What’s shaking on the moon
Wheaton professor’s research illuminates active geology on the moon
A Wheaton College professor participated in a research team that has discovered new evidence in nearly 50-year-old data indicating that the moon’s surface remains geologically active.
Professor of Geology Geoffrey Collins and his colleagues analyzed seismographic data collected by the Apollo missions and found evidence of a shrinking moon and currently active lunar faults, according to a study published today (Monday, May 13) in the journal Nature Geoscience. The finding suggests that, like the Earth, the moon is tectonically active.
“The moon is our closest neighbor,” Professor Collins said. “It’s one of the places in the universe that we thought we understood the best, and part of what we thought we understood about the surface of the moon was that nothing has been happening there for a long time. That appears not to be true.”
The data that helped to revise scientists’ long-held view of the moon as geologically stable began with the 1969 moon landing of astronauts Neil Armstrong and Buzz Aldrin.
“It’s a great testament to the continued benefits of the Apollo program that seismic data collected over 40 years ago is helping to confirm that the moon is likely tectonically active today,” said Thomas R. Watters, the lead author of the study and a Smithsonian senior scientist. “The connection between the location and timing of shallow moonquakes and known young faults is further evidence that our moon is a dynamic world.”
The Apollo 11, 12, 14, 15 and 16 astronauts placed seismometers—instruments that measure the shaking produced by quakes—at their landing sites. Four of the seismometers operated from 1969 to 1977 and recorded 28 shallow moonquakes. At the time, scientists were unable to accurately identify the origin and location of the seismic shocks that the instruments captured. The exponential growth in computing power since then has given scientists new tools to identify where the shocks occurred, Collins said.
“We have much better algorithms now than they did in the 1970s for determining where a quake occurs, even if you only have a few stations recording it,” he said. “Advances in computing have made it possible to locate much more precisely where these shallow moonquakes were happening.”
Collins connected with Watters through a former student, Emily Martin ‘06, a colleague of the lead author and a post-doctoral fellow at the Center for Earth and Planetary Studies in the Smithsonian’s National Air and Space Museum. Other members of the research team on this project included scientists from the University of Maryland at College Park, the University of British Columbia and NASA Marshall Space Flight Center.
The inspiration to re-examine the Apollo mission data came, in part, from the highly detailed images taken in in the past decade by NASA’s Lunar Reconnaissance Orbiter (LRO) spacecraft, which showed thousands of cliff-like fault scarps on the moon’s surface. The research team found that eight of the 28 recorded quakes took place within 30 kilometers of the faults revealed in the images.

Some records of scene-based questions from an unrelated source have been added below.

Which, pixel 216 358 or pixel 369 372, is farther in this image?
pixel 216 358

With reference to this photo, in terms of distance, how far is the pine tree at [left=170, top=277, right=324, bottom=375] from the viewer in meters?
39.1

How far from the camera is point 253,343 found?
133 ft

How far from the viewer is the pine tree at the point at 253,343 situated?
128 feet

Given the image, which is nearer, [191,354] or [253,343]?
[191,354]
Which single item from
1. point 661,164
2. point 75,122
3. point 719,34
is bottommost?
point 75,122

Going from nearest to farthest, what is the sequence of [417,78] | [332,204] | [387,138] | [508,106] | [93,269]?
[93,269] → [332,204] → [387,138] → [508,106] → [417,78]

Collins added another piece to the puzzle by applying his research on how tides on the moons of giant planets, such as Jupiter, cause the buildup of tectonic stresses. His computer models showed a strong correlation between the time and location of the moonquakes and the peak tidal influence of the Earth’s gravity on that particular region of the moon. That force, combined with the shrinking of the moon caused by its cooling, appears to drive the tectonic activity that builds new fault scarps on the moon.
“This is just a much slower process on our moon than we observe on the moons of the outer planets because those planets are huge and the tidal forces they generate are huge,” Collins said. “Comparatively, the Earth doesn’t have nearly as much tidal influence on our moon. So, it happens slowly, but over time it does build up to a large amount of stress on the moon.”
“We see these relatively recent faults on the moon that are cracking the surface apart and we think the Apollo missions actually detected it happening. They just didn’t realize it at the time,” Collins said. “It’s cool to solve a mystery like that almost 50 years later.”
The team’s findings suggests new lines of inquiry for the next mission to the moon.